Il abandonnait, il baissait les bras, enfin. Pourtant Ayalone ne ressentait pas le soulagement qu’elle avait imaginé à l'idée de le voir enfin partir de son domaine.

- Dis lui ce que tu veux.  

Elle lâcha comme si tout lui était parfaitement égal avec un geste de la main avant de détourner le regard, comme pressée de retourner enfin à ses occupations.
Sans plus un mot, accrochée à son comptoir, la Daybreaker observa le brun se rapprocher de la sortie. Elle ne le retiendrait pas, elle n'en avait aucune envie, il fallait juste qu'il parte, qu'il disparaisse de sa vie à nouveau. Après tout, pendant toutes ses années à la Nouvelle-Orléans ils ne s'étaient jamais croisés, pourquoi en serait-il autrement à l'avenir ?

‹‹  J’aurais aimé que ça se passe autrement. Toi et moi. On aurait pu être heureux, tu sais. Paul, il était…c’était un sacré gamin. Il a pas eu de chance, avec des parents comme nous. Toi qui ne voulais pas être mère, moi qui ne savait pas comment être père. Il me manque, parfois. J’aurais aimé que tu le connaisses. J’aurais aimé que tu saches ce que c’est d’être mère. Je voulais juste qu’on soit heureux.  »
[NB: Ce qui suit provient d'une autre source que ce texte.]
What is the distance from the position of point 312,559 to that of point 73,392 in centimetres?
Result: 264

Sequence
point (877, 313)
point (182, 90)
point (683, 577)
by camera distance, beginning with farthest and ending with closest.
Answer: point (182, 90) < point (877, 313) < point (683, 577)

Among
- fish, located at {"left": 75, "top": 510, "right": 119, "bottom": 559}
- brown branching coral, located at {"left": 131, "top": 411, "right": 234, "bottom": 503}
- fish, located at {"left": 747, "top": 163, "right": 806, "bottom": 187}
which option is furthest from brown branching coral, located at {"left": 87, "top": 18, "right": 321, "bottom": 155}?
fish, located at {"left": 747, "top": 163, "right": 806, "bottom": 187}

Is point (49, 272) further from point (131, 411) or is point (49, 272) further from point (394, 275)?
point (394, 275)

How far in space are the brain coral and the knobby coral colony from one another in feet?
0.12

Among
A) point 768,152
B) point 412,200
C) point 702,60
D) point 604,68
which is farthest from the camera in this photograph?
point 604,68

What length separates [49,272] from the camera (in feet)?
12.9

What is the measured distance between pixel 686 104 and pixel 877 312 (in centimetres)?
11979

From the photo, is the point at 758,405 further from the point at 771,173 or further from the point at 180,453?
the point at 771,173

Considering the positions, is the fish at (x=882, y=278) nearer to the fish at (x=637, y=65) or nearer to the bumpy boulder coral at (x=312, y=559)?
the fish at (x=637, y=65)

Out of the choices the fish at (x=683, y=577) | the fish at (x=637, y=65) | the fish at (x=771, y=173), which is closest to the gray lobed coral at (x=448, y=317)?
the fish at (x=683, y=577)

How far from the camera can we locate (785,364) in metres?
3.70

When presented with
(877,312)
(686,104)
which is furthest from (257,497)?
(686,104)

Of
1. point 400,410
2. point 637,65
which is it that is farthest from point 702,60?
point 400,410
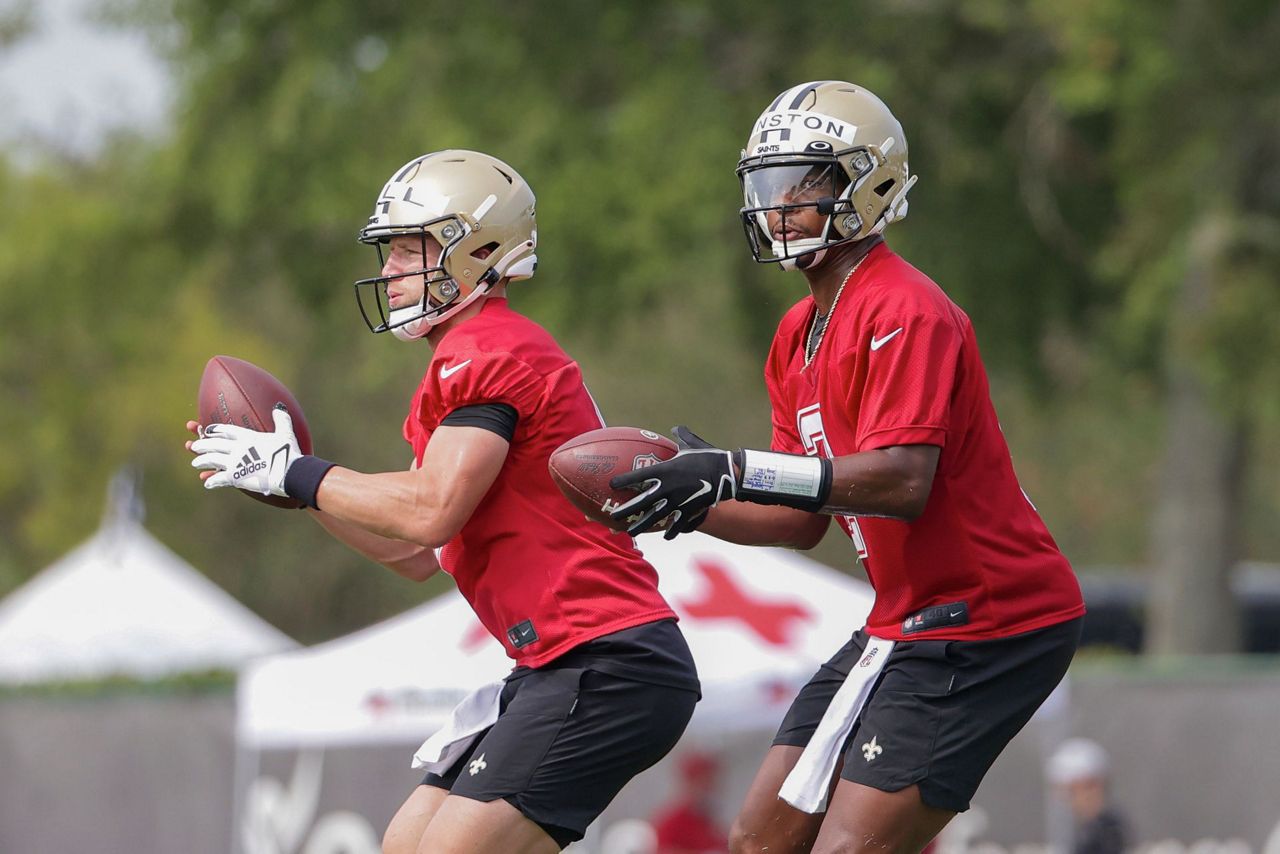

Il sembla à Ayalone qu'elle hurlait « Va-t'en ! » et en même temps, elle était prête à parier qu'aucun son ne s'était échappé de ses lèvres.
Quand la porte se referma la jeune femme contourna le comptoir pour se laisser tomber dans un des fauteuils qui meublaient sa boutique. Un soupire profond s’échappa de ses lèvres. Il lui faudrait du temps pour assimiler tout ce qu’il venait de se passer, pour digérer ces retrouvailles de six siècles qui allaient certainement l’atteindre plus qu’elle n’oserait jamais l’avouer. Enfoncée au fond des coussins, la jeune femme porta ses mains à son visage où Ayalone eu bientôt la vague impression qu'un torrent de larmes s'écoulait.